Now 66.8% of uninsured adults with disabilities—532,000 people in total—are eligible for health insurance plans that won’t cost them anything in premiums due to the American Rescue Plan subsidies, according to the HHS report. That’s an increase of 16.8 percentage points from the people with disabilities who were eligible for premium-free plans previously.
“CMS is committed to helping people with disabilities get the health insurance coverage they need and deserve,” Chiquita Brooks-LaSure, the agency’s administrator, said in a statement. She said anyone who still needs coverage should sign up for a plan before Aug. 15.
This assistance only lasts until 2022, so the Biden Administration and Congress will have to decide whether to make the expanded subsidies permanent—something Democrats are considering as part of the budget reconciliation package they are trying to pass this summer.
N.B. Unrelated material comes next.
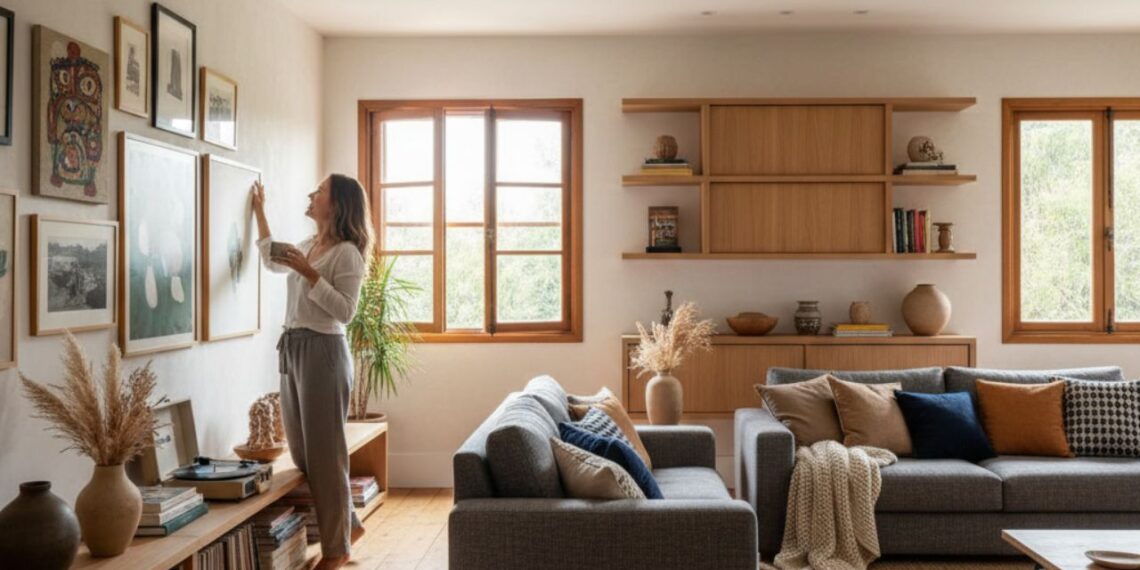 Truque das camadas: por que interiores bem resolvidos nunca são feitos de uma vez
While the pandemic is in a better place than it was a year ago, as the delta variant spreads, the CDC has warned that the COVID-19 vaccines may not be effective for immunocompromised people, leaving many people with disabilities feeling even more vulnerable.
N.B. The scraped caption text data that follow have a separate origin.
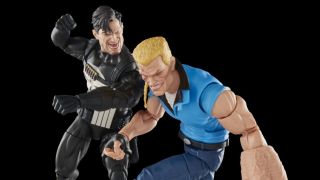 Marvel Legends Bushwacker Punisher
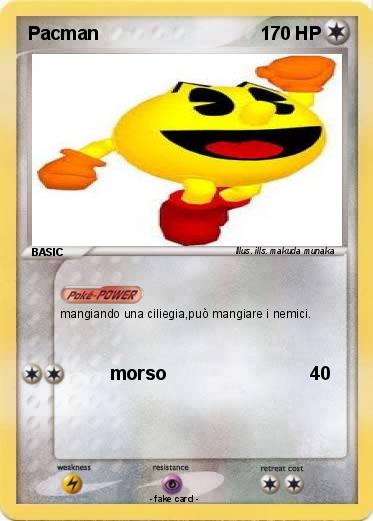 Pokemon Pacman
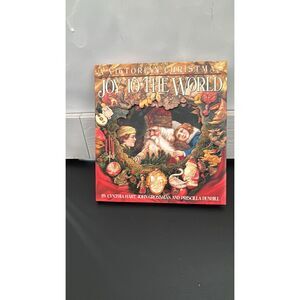Joy to the World: A Victorian Christmas by John Grossman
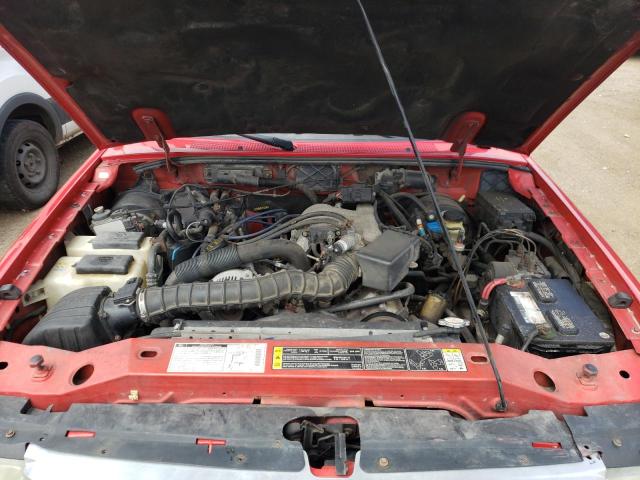 Photo 7 from auction – 2001 FORD RANGER SUP with VIN 1FTYR14VX1TA99799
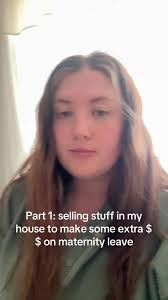 Part 1: selling random things around my house to make some extra money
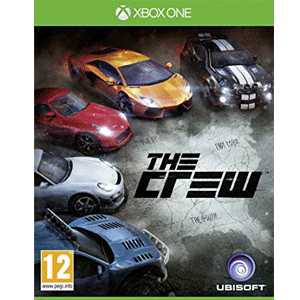 اجاره بازی the crew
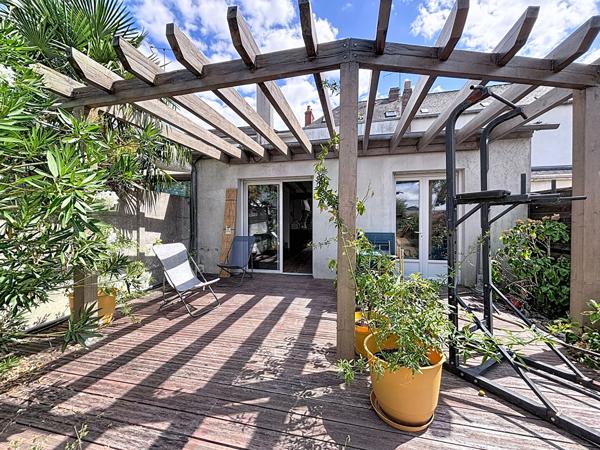 Maison de ville Château-Gontier Sur Mayenne 6 pièce(s) 123 m2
On the 31st anniversary of the Americans With Disabilities Act on July 26, Biden announced that those suffering long-term effects from COVID-19 may qualify as disabled under federal civil rights law.
“We are bringing agencies together to make sure Americans with long Covid, who have a disability, have access to the rights and resources that are due under disability law,” he said. Biden spoke about how far the disability rights movement has come, but acknowledged that there remain many areas of American life that are still not fully accessible to disabled people. “We made important progress,” he said, “but we still have work to do.”